終減速機構5は、バリエータ出力軸41からのバリエータ出力回転速度を減速すると共に差動機能を与えて左右の駆動輪6,6に伝達する機構である。この終減速機構5は、減速ギア機構として、バリエータ出力軸41に設けられた第1ギア52と、アイドラ軸50に設けられた第2ギア53及び第3ギア54と、デフケースの外周位置に設けられた第4ギア55と、を有する。そして、差動ギア機構として、左右のドライブ軸51,51に介装されたディファレンシャルギア56を有する。
エンジン車の制御系は、図1に示すように、油圧制御系である油圧制御ユニット7と、電子制御系であるCVTコントロールユニット8と、を備えている。
油圧制御ユニット7は、プライマリ圧室45に導かれるプライマリ圧Ppriと、セカンダリ圧室46に導かれるセカンダリ圧Psecと、前進クラッチ31への前進クラッチ圧Pfcと、後退ブレーキ32への後退ブレーキ圧Prbと、を調圧するユニットである。この油圧制御ユニット7は、走行用駆動源であるエンジン1により回転駆動されるオイルポンプ70と、オイルポンプ70からの吐出圧に基づいて各種の制御圧を調圧する油圧制御回路71と、を備える。油圧制御回路71には、ライン圧ソレノイドバルブ72と、プライマリ圧ソレノイドバルブ73と、セカンダリ圧ソレノイドバルブ74と、前進クラッチ圧ソレノイドバルブ75と、後退ブレーキ圧ソレノイドバルブ76と、を有する。なお、各ソレノイドバルブ72,73,74,75,76は、CVTコントロールユニット8から出力されるデューティ指令値によって、ON/OFF比率(デューティ比)を異ならせることにより各指令圧に調圧する。
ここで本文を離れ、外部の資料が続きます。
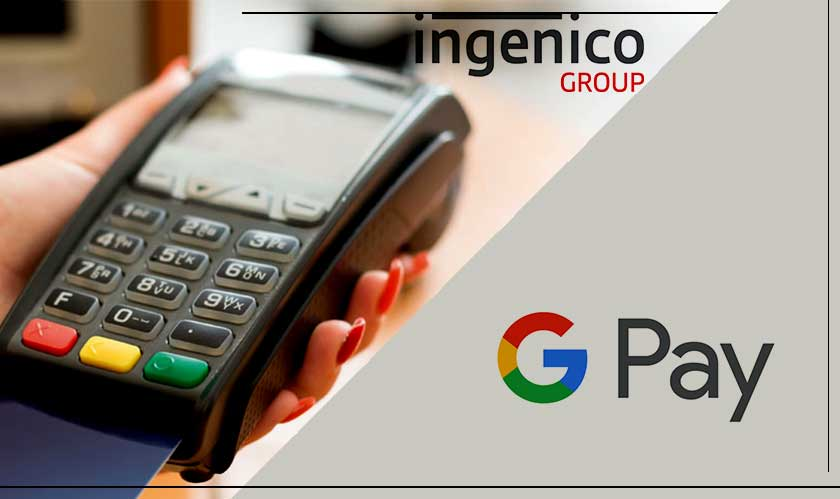ingenico integrates with google pay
ライン圧ソレノイドバルブ72は、CVTコントロールユニット8から出力されるライン圧指令値に応じ、オイルポンプ70からの吐出圧を、指令されたライン圧PLに調圧する。このライン圧PLは、各種の制御圧を調圧する際の元圧であり、駆動系を伝達するトルクに対してベルト滑りやクラッチ滑りを抑える油圧とされる。
プライマリ圧ソレノイドバルブ73は、CVTコントロールユニット8から出力されるプライマリ圧指令値に応じ、ライン圧PLを元圧として指令されたプライマリ圧Ppriに減圧調整する。セカンダリ圧ソレノイドバルブ74は、CVTコントロールユニット8から出力されるセカンダリ圧指令値に応じ、ライン圧PLを元圧として指令されたセカンダリ圧Psecに減圧調整する。
前進クラッチ圧ソレノイドバルブ75は、CVTコントロールユニット8から出力される前進クラッチ圧指令値に応じ、ライン圧PLを元圧として指令された前進クラッチ圧Pfcに減圧調整する。後退ブレーキ圧ソレノイドバルブ76は、CVTコントロールユニット8から出力される後退ブレーキ圧指令値に応じ、ライン圧PLを元圧として指令された後退ブレーキ圧Prbに減圧調整する。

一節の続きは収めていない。